Abstract

When applying deep reinforcement learning in the real physical environment for decision-making, how to improve the sample efficiency while ensuring training stability is an urgent problem that needs to be solved. In order to solve this problem, some of on-policy algorithms are proposed and have achieved state-of-the-art performance. However, these on-policy algorithms, such as proximal policy optimization (PPO) algorithm, have the drawback of extremely low sample efficiency. In this study, we proposed a novel policy optimization method named improved proximal policy optimization algorithm based on sample adaptive reuse and dual-clipping (SARD-PPO) for robotic action control, which combines the advantage of the on-policy methods in training stability with the advantage of the off-policy methods in sample efficiency. First, we analyzed the clipping mechanism of the PPO algorithm, devised a more constrained clipping mechanism based on the analysis of the relationship between the clipping mechanism and the objective constraints, and developed a policy updating method that reuses the old samples of the prior policy in a more principle-based way.
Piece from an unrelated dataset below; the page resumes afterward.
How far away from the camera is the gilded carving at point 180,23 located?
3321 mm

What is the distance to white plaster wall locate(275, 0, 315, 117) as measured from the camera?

Second, we ensured the training stability of the algorithm through element-level dual-clipping, as well as adaptive adjustment and reuse of the entire policy trajectory. The experimental results on six tasks in the MuJoCo benchmark indicate that SARD-PPO can significantly improve policy performance while balancing policy training stability and sample efficiency, outperforming the baseline PPO algorithm and other SOTA policy gradient methods using on- and off-policy samples in terms of overall performance.